**DIRECTIONS FOR THIS TASK**.
Please repeat the line that has "phylum: Chordata" and all lines after it, exactly as they appear, through the end of the entries.

··· DATASET EXTRACT

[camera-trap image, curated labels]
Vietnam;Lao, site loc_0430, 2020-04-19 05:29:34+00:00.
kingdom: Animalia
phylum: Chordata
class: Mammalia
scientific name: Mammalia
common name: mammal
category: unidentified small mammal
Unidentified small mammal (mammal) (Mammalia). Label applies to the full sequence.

······

**RESPONSE TO THIS TASK**.
phylum: Chordata
class: Mammalia
scientific name: Mammalia
common name: mammal
category: unidentified small mammal
Unidentified small mammal (mammal) (Mammalia). Label applies to the full sequence.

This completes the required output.